At CropConnect in Manitoba in February, Dr. Rigas Karamanos gave his 868th presentation to farmers. He’s been counting. And, he said, it’s the 35th time he’s been asked to give a talk on “contemporary fertility issues.” He used his time on the CropConnect agenda to talk about the issues he hears farmers raising.
Fertilizing for higher yields
Farmers want to know if fertilizing for higher grain protein makes sense. First, Karamanos says, you have to make sure it’s both economically and agronomically viable. “If so, what would be the appropriate rates, time of application and nitrogen products?”
Without the right weather and soil test conditions, additional nitrogen won’t contribute much to increased yield. Based on research Karamanos published in 2005, he said, “We found soil test and growing season precipitation explain 78 per cent of the yield increase due to nitrogen application.”
However, nitrogen is important when it comes to protein. “The nitrogen fertility contributes 70 per cent, and the cultivar, only three per cent towards it,” Karamanos said.
Applying nitrogen at the right time can make the difference between increasing yield or increasing protein. “If you’re going after yield, you have to attempt to apply before what is called the ‘first node being visible’ in wheat.”
“Any nitrogen you start applying later on is going to go to protein. Of course you’re got to look at the price of the premium… Most of the time it doesn’t pay to do that.”
When plants need nutrients
In experiments done by Karamanos when he worked for Westco Fertilizer, “No matter when we seeded,” he said, “maximum utilization of nitrogen occurred at the six-leaf stage of canola.”
During that time, he said, “the crop was picking up anywhere between 6.9 and nine pounds of nitrogen per acre per day.” When you multiply that rate by seven days in a week, that’s 42 to 54 pounds per week. “That’s a lot of nitrogen taken up in that particular week.”
The table shows average plant nutrient uptake for canola, wheat and barley, six to seven weeks after seeding.
If you are going to top-dress, “it has to occur prior to the six-leaf stage.”
“It’s not really something I would recommend as a practice, but if you are in a situation and the sky has opened, well, then, you have a chance to go back and make up for that extra yield potential.” If it remains dry, you’ve saved yourself some fertilizer. “But that’s not the way someone should be planning to farm.”
Corn as an exception
Corn is an exception in terms of top-dressing. “When it comes to corn, there are three stages that are critical in terms of nitrogen uptake.” These are: the first 40 days; mid-season; and late season, which is also important for high yields.
“Side banding is something that is critical to apply fertilizer for corn.”
It doesn’t make economic or environmental sense to apply all of the nitrogen required for corn at seeding.
Boron on canola
Karamanos has spoken about boron at several farm meetings lately.
“I think there is a lot of wasteful uses of boron.” While there are times when boron is needed, such as on sandy soils, or in alfalfa, Karamanos thinks it is often overrated. While he has heard farmers say that boron works like Viagra to give crops strength, most of the time, Karamanos doesn’t see benefits.
Karamanos outlined three fertilizer strategies.

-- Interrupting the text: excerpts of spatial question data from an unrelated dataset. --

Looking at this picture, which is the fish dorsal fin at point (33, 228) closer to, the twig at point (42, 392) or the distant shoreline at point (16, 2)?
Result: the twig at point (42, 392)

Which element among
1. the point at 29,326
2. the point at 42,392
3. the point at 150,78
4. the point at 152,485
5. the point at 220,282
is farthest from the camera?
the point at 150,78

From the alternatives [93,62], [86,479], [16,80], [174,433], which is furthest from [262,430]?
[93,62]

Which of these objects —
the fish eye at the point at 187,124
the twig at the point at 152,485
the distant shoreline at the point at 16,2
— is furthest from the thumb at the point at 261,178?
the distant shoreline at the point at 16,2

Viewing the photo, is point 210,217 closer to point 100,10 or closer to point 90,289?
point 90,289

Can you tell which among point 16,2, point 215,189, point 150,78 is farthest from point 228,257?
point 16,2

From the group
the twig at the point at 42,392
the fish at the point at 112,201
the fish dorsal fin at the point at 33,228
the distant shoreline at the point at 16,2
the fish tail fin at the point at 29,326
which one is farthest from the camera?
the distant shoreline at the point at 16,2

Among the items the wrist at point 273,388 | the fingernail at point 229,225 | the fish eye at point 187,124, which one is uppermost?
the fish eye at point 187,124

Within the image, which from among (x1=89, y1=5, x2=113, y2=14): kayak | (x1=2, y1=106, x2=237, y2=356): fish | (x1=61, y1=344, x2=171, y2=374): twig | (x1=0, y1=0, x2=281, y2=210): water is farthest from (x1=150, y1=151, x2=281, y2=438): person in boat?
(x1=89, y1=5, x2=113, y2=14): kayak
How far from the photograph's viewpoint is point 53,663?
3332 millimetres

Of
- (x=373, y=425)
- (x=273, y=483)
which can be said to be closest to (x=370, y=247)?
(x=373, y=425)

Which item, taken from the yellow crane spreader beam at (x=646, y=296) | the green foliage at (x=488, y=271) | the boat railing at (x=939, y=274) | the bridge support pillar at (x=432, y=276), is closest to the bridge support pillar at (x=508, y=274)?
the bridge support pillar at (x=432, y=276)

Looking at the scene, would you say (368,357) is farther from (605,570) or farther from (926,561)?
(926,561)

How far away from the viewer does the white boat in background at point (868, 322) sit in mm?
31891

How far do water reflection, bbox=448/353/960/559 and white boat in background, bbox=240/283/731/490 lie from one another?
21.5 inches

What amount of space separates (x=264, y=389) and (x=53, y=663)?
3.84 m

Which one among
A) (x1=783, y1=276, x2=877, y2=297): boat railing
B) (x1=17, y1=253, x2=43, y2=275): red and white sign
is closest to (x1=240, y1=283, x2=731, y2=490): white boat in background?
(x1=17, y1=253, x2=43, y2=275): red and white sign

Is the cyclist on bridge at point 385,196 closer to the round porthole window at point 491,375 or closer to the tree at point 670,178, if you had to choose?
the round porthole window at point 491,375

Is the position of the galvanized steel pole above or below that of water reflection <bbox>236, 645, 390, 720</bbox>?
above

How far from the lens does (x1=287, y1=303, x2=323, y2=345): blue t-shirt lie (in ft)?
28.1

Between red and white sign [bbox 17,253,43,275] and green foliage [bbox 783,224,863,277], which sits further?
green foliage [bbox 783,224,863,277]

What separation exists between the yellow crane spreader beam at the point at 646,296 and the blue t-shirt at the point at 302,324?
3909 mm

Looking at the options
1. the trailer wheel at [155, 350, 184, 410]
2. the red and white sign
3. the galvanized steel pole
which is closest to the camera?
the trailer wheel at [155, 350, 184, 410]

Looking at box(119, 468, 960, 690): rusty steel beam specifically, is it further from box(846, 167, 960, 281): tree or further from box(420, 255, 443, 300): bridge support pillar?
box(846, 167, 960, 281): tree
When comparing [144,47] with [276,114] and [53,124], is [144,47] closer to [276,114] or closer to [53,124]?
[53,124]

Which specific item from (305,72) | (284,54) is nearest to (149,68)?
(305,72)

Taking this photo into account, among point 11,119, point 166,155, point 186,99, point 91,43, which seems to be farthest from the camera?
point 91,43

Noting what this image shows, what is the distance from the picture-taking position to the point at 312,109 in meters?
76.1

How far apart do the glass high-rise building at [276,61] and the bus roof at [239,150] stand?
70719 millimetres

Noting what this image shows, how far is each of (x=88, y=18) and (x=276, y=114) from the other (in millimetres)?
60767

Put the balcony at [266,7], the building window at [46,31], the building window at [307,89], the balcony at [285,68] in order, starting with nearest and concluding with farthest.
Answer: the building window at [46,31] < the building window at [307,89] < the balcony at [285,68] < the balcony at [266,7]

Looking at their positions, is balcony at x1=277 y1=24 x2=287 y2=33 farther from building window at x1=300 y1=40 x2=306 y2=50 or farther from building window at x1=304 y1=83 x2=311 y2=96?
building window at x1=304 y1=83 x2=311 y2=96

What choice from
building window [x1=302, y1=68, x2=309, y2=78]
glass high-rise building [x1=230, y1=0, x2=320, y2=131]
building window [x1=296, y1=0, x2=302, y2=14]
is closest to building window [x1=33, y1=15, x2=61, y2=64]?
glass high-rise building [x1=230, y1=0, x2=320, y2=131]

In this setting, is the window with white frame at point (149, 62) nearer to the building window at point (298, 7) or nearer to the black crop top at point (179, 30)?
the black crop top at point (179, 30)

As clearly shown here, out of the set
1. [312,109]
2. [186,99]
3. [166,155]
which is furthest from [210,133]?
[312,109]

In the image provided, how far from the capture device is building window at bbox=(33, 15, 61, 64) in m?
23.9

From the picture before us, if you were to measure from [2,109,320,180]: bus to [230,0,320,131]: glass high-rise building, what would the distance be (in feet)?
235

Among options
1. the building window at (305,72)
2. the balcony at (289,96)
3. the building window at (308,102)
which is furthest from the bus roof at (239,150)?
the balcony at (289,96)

- Sufficiency: Farmers using this strategy “fertilize only when there is a good chance for a yield response.”
- Build and maintain: In this case, “the strategy is to maintain the soil test at a certain level.” With this strategy, “to build phosphorus by one pound you need anywhere between 12 and 28 pounds per acre of P2O5. So you better have a good phosphorus program.” To build potassium by one pound, he says, “you need eight to 16 pounds per acre of K2O.” While this strategy will enhance your soil and build your soil tests for future years, “build and maintain is not a cheap proposition.”
- BCSR: This is the base-cation saturation ratio. This method was developed back in the 40s. Karamanos explained that proponents believe an “ideal” soil needs an ideal ratio of cations. Karamanos believes that the initial experiments behind this method “were neither well-designed, nor well-interpreted by today’s standards.” Karamanos told participants that the BCSR method is based on faulty methodology that would cause producers to strive for an artificially high level of calcium in the soil and an artificially low level of potassium. “Using this system will mean that you apply a heck of a lot more potassium that you need, with a low probability of getting a higher yield.”
These days, he said, “people want to go faster.” With more acres and better equipment, “they want to be going 15 miles as hour. Not 4.5 or five.”
Karamanos has heard from farmers who are raising their mid-row banders from 2.5 to three inches in the soil to higher levels so they can increase ground speed and decrease wear and tear. Obviously, this is not ideal.
“Deep banding,” he said, “still remains the gold standard.”